*Source records*:
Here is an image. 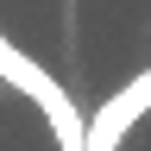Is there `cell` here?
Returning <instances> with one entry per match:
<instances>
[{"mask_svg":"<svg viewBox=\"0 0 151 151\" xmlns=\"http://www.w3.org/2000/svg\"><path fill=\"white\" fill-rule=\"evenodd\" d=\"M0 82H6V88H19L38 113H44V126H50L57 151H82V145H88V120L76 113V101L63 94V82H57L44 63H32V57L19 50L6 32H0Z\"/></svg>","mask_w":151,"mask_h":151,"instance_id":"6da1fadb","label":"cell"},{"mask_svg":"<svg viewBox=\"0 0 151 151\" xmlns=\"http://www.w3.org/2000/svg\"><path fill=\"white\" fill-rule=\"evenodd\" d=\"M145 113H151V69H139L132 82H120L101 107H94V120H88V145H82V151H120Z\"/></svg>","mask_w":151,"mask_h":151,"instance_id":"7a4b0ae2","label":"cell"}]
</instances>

==

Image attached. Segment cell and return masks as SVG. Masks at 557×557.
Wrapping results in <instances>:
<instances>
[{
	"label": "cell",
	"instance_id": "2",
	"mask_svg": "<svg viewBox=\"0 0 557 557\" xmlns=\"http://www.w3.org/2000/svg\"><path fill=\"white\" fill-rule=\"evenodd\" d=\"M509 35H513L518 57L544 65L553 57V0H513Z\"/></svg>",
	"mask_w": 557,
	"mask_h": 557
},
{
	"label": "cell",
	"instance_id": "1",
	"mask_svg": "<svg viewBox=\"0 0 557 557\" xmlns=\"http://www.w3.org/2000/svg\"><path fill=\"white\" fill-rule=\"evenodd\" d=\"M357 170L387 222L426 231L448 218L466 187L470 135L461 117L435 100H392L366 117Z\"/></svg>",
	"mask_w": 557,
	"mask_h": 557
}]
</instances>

---

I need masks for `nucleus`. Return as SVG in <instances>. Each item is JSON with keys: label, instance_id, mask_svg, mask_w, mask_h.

*Task*:
List each line of the items above that contains the string "path".

*Solution to this exercise*:
[{"mask_svg":"<svg viewBox=\"0 0 151 151\" xmlns=\"http://www.w3.org/2000/svg\"><path fill=\"white\" fill-rule=\"evenodd\" d=\"M0 82H6V88H19L38 113H44V126H50L57 151H82V145H88V120L76 113V101L63 94V82H57L44 63H32V57L19 50L6 32H0Z\"/></svg>","mask_w":151,"mask_h":151,"instance_id":"6da1fadb","label":"cell"},{"mask_svg":"<svg viewBox=\"0 0 151 151\" xmlns=\"http://www.w3.org/2000/svg\"><path fill=\"white\" fill-rule=\"evenodd\" d=\"M145 113H151V69H139L132 82H120L101 107H94V120H88V145H82V151H120Z\"/></svg>","mask_w":151,"mask_h":151,"instance_id":"7a4b0ae2","label":"cell"}]
	"mask_svg": "<svg viewBox=\"0 0 557 557\" xmlns=\"http://www.w3.org/2000/svg\"><path fill=\"white\" fill-rule=\"evenodd\" d=\"M509 35H513L518 57L544 65L553 57V0H513Z\"/></svg>",
	"mask_svg": "<svg viewBox=\"0 0 557 557\" xmlns=\"http://www.w3.org/2000/svg\"><path fill=\"white\" fill-rule=\"evenodd\" d=\"M357 170L387 222L426 231L448 218L466 187L470 135L461 117L435 100H392L366 117Z\"/></svg>",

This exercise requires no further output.